▸ What this task involves
From the line holding "AMINA-SARL-Togo" through the line holding "illustration of a" below, write out every line exactly; include both of those lines and drop the pictures.

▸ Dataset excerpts
------------------------------------------------

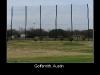 Golfsmith, Austin TX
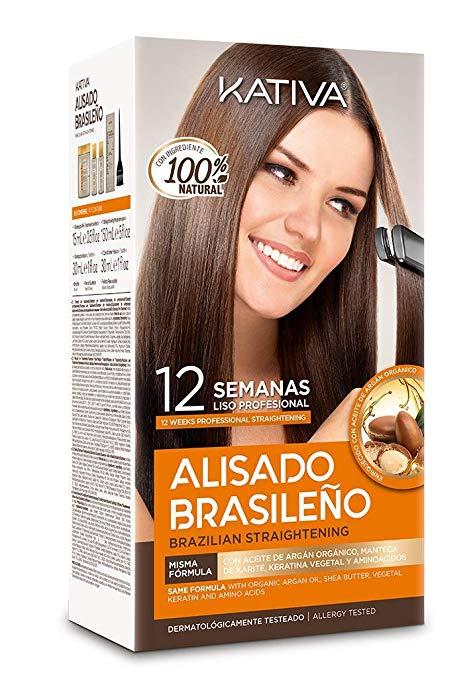 Alisado Brasileño Kativa - Kit tratamiento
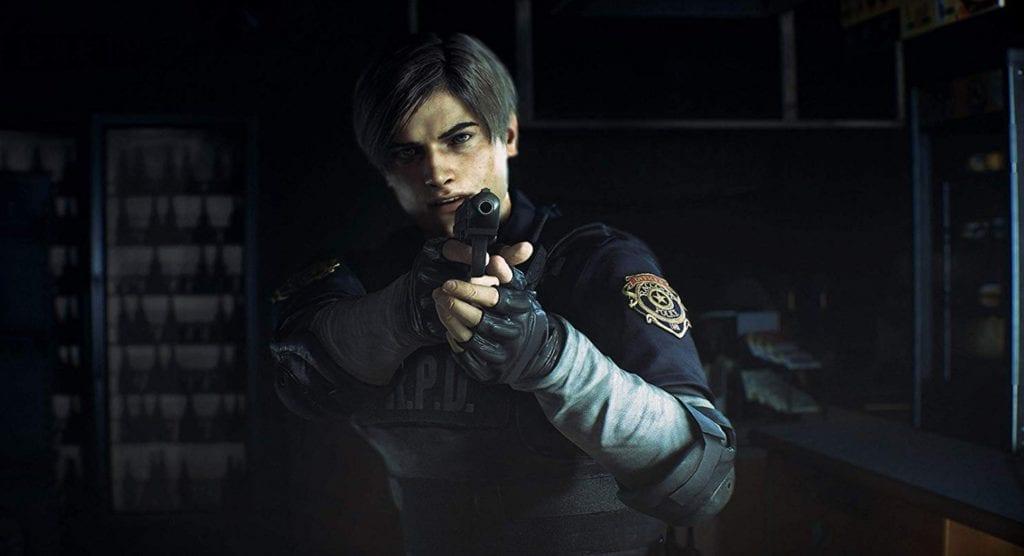 PS4_top10_games_RE_2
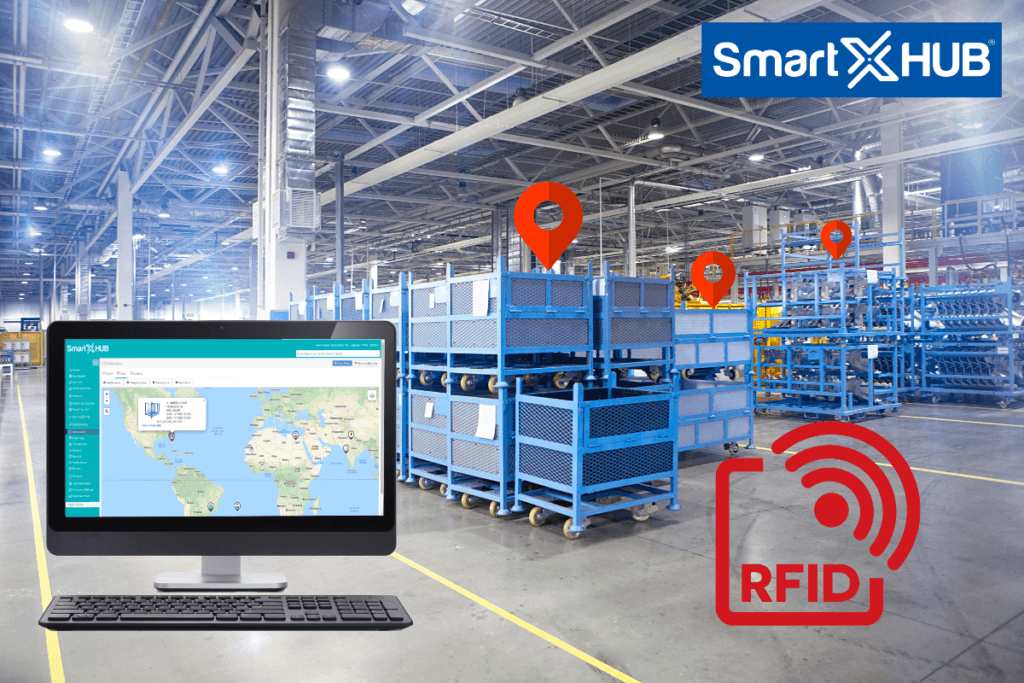 How Auto Manufacturer is Leveraging RAIN RFID for RTIs Tracking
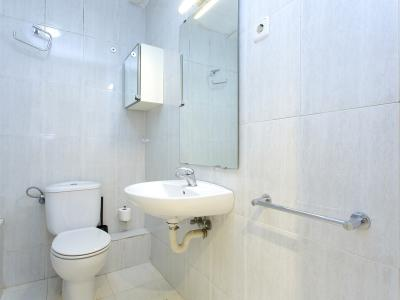 Appartement te huur in Barcelona Valencia - Hospital Clinic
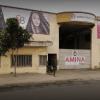 AMINA-SARL-Togo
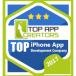 topappcreators certification - logicspice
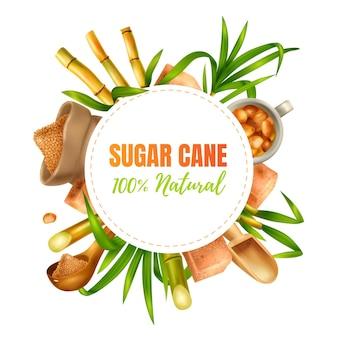 Concetto di design realistico della canna da zucchero con illustrazione dei simboli di produzione e produzione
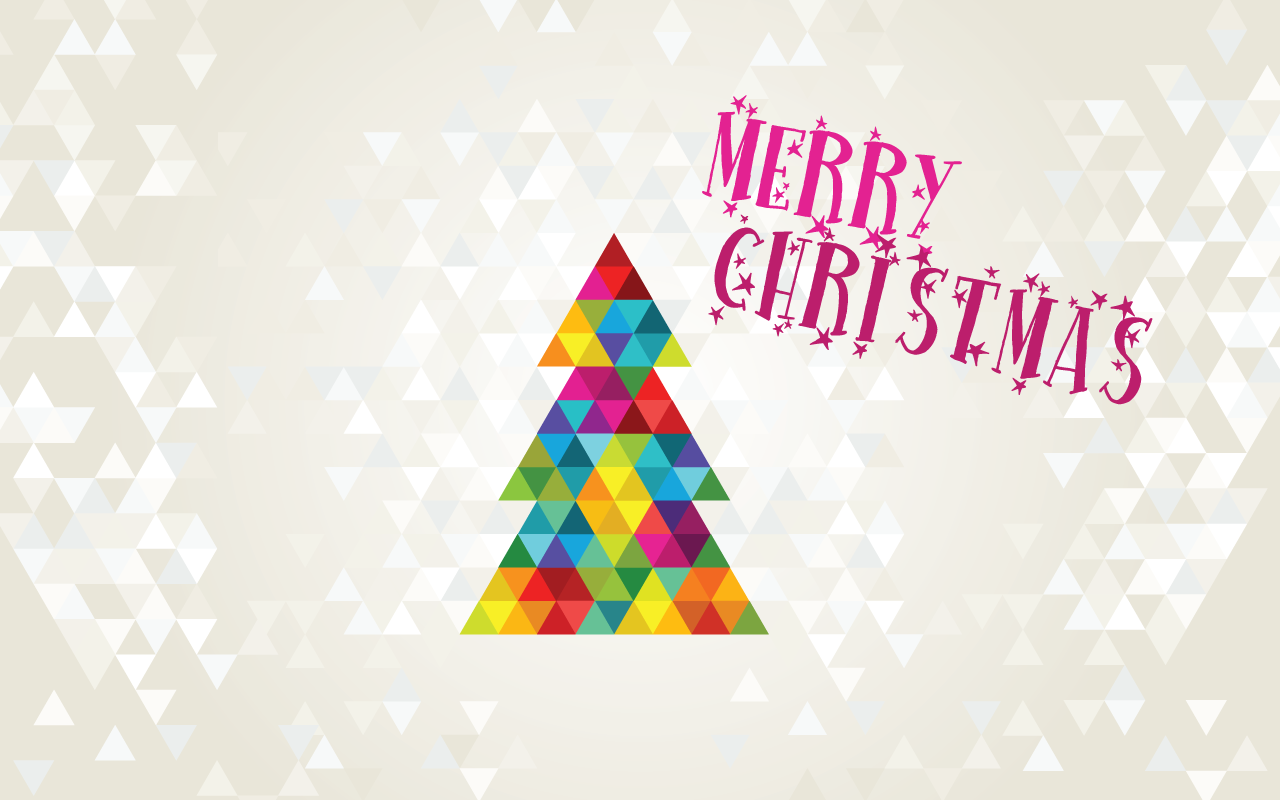 Colorful Geometric Christmas Tree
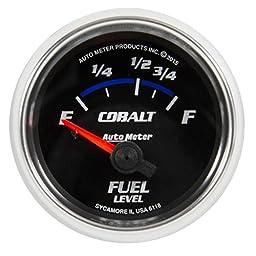 Auto Meter 6118 Cobalt Electric Fuel Level Gauge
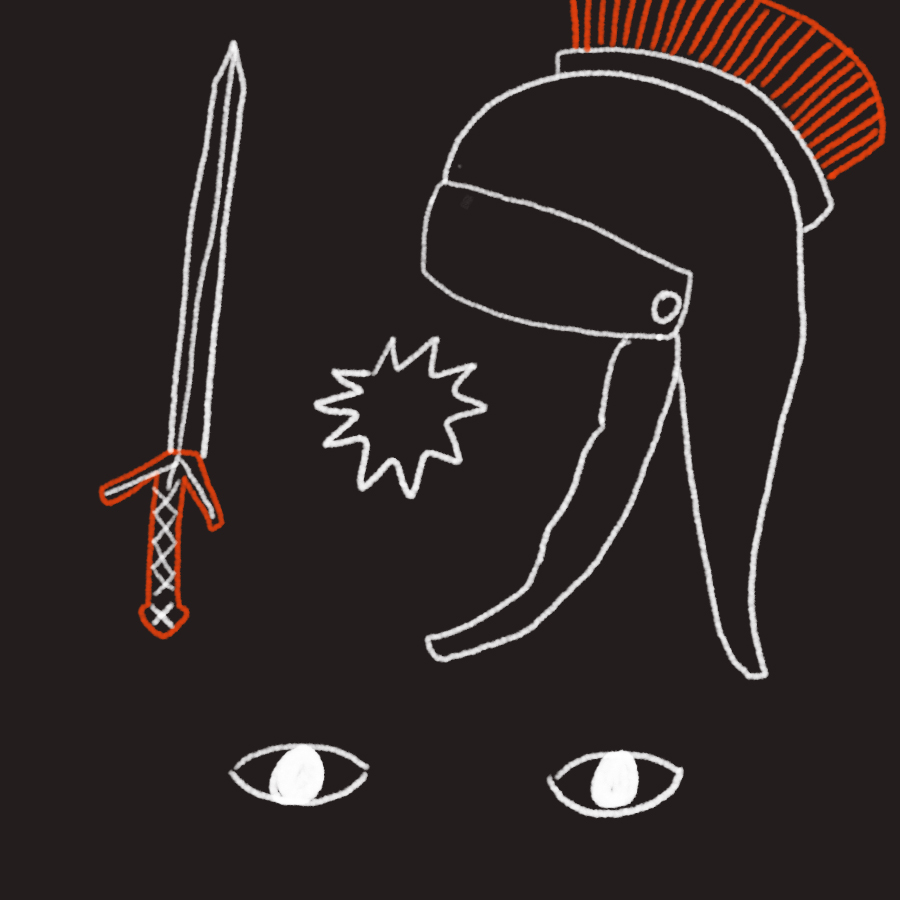 illustration of a sword, Roman helmet, and a pair of eyes in abstraction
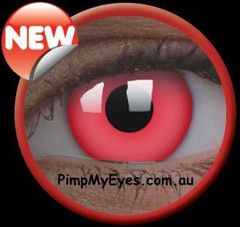 UV Glow Red Crazy Contact Lenses Pair - PimpMyEyes.com.au | PimpMyEyes
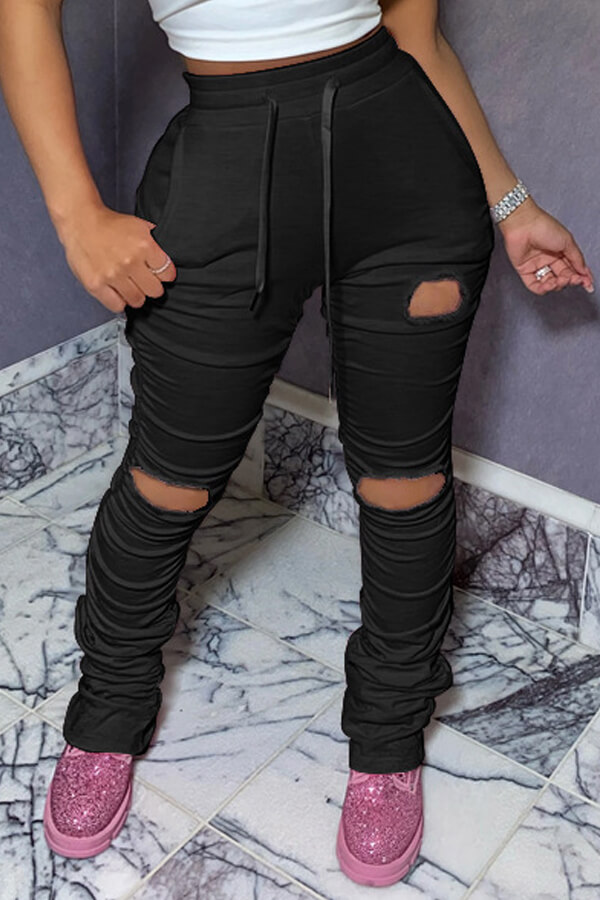 Lovely Leisure Hollow-out Black Pants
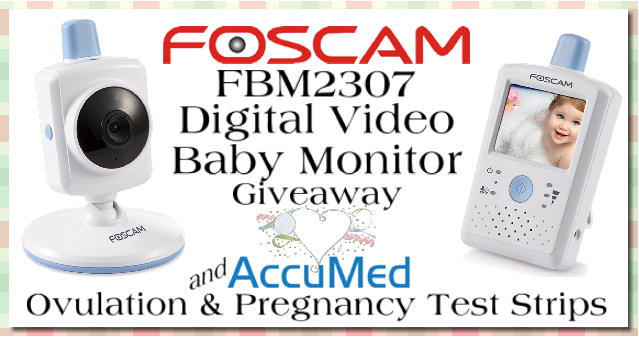 royalegacy reviews and more foscam fbm2307 digital video baby monitor with n. Black Bedroom Furniture Sets. Home Design Ideas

------------------------------------------------

▸ Exercise response
 AMINA-SARL-Togo
 topappcreators certification - logicspice
 Concetto di design realistico della canna da zucchero con illustrazione dei simboli di produzione e produzione
 Colorful Geometric Christmas Tree
 Auto Meter 6118 Cobalt Electric Fuel Level Gauge
 illustration of a sword, Roman helmet, and a pair of eyes in abstraction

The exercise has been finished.